This thesis studies the 1931 short story collection Portret [The Portrait] by the Russian author Leonid Ivanovich Dobychin (1894–1936?). My main argument is that the principal theme in Dobychin’s writings arises out of the complexities of human encounters.
My approach is based on affirmative interpretations that I call “encountering” readings. They draw on critical practices developed by Boris Gasparov, who argues in his 2013 study of Pasternak Boris Pasternak: Po tu storonu poėtiki (Filosofiia. Muzyka. Byt) that the key to Pasternak’s work lies not in the dominant feature of their linguistic texture, but in the momentary states of everyday life that the author captures, and Henri Meschonnic’s Critique du rythme: Anthropologie historique du langage (1982). Meschonnic focuses on rhythm as an intrinsic aspect of the text that requires the reader to participate actively in appreciating the text as a work of art by following the interplay between rhythm, the active subject and what is expressed. Both scholars reflect a turn away from the linguistically informed theoretical approaches that dominated the academic study of literature in the twentieth century.
Similarly, I approach Dobychin’s characters on the level of their personal conflicts and everyday lives by simulating an interpersonal encounter in an anti-theoretical search for meaning that is congenial to both the central theme of the stories and the way in which they reveal human encounters “beyond words,” as it were, both within the works and with the reader, through suggestive associations and not yet categorized, “precategorial” experiences in everyday life.
The “unoutspokenness” (nedogovorënnost’)—i.e. reticence, a deliberate avoidance of explicitness that Dobychin’s contemporary critics ascribed to his writings and often disparaged as “incomprehensibility”—serves as a starting point for a critical discussion of both earlier research on Dobychin and theoretical approaches to literature more generally. In searching for a dominant formal feature, a ‘key’ or ‘code’, in Dobychin’s writings, earlier scholars have tended to describe it in terms of an anti-aesthetic. The alleged lack of plot, inner coherence and meaning is explained as deliberate, intended to performatively mirror the absurdness and inadequacies, the disorientation and loss of meaning in Soviet reality itself. In this thesis, I argue instead that there is no such lack or incoherence in Dobychin’s works. The “nedogovorënnost’” of his short stories is instead understood as an exact and purposeful way of conveying meaning through what is experienced and shared beyond words in a time that was overburdened with idealistic ideological discourses. At the heart of Dobychin’s stories are moments of fragile human interaction that underlie trivial dialogues and actions in banal everyday existence.
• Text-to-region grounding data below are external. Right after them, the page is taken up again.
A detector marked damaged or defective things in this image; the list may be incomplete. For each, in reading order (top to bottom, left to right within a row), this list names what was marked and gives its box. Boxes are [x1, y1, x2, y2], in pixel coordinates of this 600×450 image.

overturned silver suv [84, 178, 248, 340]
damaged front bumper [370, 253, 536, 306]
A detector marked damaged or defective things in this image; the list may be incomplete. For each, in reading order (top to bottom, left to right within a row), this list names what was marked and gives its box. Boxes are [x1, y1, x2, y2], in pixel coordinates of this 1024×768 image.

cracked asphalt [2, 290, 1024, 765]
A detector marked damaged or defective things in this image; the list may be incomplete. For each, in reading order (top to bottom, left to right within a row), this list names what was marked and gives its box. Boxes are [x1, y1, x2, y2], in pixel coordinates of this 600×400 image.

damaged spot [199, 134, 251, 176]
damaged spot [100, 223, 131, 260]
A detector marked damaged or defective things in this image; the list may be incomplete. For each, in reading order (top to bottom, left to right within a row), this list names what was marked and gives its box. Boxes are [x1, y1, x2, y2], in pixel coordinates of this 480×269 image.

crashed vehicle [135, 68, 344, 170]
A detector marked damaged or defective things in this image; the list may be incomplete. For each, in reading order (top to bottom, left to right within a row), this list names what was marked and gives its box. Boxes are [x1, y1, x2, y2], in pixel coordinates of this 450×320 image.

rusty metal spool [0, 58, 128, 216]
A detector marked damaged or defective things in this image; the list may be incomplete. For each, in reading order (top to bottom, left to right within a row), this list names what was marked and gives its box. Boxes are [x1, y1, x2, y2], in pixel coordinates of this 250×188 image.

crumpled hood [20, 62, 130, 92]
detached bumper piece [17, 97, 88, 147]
The stories let the reader experience the sudden and unexpected human connections that the characters encounter in their everyday impressions. The contrasts and plurality of human perspectives thus perceived evoke a potential interaction beyond societal roles. These brief encounters are presented as something precarious in a Soviet society striving towards a single true ideology. Such a reading suggests that Dobychin is not so much a deliberately enigmatic author as a writer who aspires to express in words that which is profoundly wordless: the encounters between people outside of the ideological categories and discourses of their language.